“Twenty-two countries and territories in the Western Pacific, including Japan and a number of small island nations, have eliminated measles and rubella,” reports The Doomslayer. Rubella is also known as German measles.
The World Health Organization (WHO) today announced that the 21 Pacific island countries and areas that are part of the WHO Western Pacific Region have collectively been verified as having eliminated measles and rubella. Japan too has achieved rubella elimination after it succeeded in eliminating measles. These significant achievements mark meaningful progress in protecting children and communities across the Region from these preventable diseases.
Verification of these achievements was carried out through a rigorous, globally standardized WHO process conducted by the Regional Verification Commission for Measles and Rubella Elimination.
By contrast, a child died from measles in Los Angeles last month. And there have been “recent measles resurgences” in other parts of the Pacific.

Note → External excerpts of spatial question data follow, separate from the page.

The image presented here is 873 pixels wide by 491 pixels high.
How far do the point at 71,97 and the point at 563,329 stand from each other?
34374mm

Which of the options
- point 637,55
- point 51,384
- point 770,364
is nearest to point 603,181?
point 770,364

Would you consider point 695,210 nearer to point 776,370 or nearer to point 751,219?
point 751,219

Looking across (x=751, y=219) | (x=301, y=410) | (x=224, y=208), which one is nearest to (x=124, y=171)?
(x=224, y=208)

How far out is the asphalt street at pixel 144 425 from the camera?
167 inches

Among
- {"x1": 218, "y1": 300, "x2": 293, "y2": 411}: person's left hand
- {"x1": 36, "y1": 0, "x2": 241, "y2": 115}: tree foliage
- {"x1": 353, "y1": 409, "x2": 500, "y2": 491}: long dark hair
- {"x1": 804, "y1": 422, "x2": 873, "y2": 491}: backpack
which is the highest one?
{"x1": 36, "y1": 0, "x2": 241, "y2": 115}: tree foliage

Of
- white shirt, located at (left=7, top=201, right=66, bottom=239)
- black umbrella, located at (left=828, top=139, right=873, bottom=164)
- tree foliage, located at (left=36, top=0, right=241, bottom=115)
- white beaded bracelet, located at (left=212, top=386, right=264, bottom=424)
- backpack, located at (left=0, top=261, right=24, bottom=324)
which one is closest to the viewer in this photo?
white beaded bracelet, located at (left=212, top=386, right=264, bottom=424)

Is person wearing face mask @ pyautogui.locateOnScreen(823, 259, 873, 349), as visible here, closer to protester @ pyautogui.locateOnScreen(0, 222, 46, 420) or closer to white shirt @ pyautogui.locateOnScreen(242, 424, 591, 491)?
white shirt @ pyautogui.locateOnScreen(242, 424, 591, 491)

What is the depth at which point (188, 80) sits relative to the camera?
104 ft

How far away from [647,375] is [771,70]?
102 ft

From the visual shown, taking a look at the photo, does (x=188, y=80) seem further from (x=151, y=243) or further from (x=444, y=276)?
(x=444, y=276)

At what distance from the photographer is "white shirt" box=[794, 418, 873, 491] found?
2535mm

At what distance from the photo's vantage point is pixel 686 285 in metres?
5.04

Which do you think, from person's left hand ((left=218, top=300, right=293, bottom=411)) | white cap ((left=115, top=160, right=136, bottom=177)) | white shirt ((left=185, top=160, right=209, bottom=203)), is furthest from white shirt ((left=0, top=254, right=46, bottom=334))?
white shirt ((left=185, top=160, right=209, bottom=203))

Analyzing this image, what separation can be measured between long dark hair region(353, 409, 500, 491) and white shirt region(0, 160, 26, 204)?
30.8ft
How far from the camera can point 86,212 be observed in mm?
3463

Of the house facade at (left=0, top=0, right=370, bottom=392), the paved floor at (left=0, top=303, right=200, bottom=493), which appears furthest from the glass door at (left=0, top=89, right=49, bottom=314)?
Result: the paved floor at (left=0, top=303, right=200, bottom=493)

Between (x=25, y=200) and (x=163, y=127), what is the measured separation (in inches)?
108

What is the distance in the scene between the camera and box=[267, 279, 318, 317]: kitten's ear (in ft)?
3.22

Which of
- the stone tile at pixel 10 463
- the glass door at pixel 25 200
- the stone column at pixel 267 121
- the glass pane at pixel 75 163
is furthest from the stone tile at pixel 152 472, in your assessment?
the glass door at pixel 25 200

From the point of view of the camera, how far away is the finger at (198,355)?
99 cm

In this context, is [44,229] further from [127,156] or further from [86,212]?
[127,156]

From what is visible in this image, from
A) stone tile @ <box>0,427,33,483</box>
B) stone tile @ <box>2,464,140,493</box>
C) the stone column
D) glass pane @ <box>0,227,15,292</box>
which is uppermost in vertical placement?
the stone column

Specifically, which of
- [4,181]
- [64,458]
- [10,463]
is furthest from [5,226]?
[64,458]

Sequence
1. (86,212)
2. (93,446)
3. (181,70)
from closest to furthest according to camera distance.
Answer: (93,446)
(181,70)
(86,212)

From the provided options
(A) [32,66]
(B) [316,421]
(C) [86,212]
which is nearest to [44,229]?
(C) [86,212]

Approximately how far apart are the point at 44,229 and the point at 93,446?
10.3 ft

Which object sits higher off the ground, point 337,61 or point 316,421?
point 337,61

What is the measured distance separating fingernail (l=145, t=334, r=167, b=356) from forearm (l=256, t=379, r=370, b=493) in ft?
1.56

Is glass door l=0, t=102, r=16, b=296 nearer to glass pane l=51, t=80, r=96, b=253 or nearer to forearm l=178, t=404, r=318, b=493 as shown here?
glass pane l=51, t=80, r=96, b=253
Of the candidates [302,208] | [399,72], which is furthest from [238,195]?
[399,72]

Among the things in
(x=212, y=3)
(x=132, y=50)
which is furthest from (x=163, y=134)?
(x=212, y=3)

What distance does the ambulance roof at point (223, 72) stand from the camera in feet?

“Measles vaccination has saved 94 million lives globally since 1974. Of those, 92 million were children”, says Our World in Data. But measles vaccination rates have fallen in the U.S., and as a result, an unvaccinated child died this year in Texas.
After vaccination rates fell, whooping cough cases jumped 14-fold in Michigan, resulting in a few deaths. Many more people are getting the disease, which makes you feel awful, as if you are coughing your lungs out. For babies, the disease can be deadly. “Cases of pertussis, commonly known as whooping cough, have jumped 14-fold since 2023, alarming state health officials. As of Dec. 8, there were 1,578 confirmed cases of pertussis in Michigan, compared to 110 for the full year of 2023,” notes Scott Gottlieb, who served as FDA Commissioner in the first Trump administration.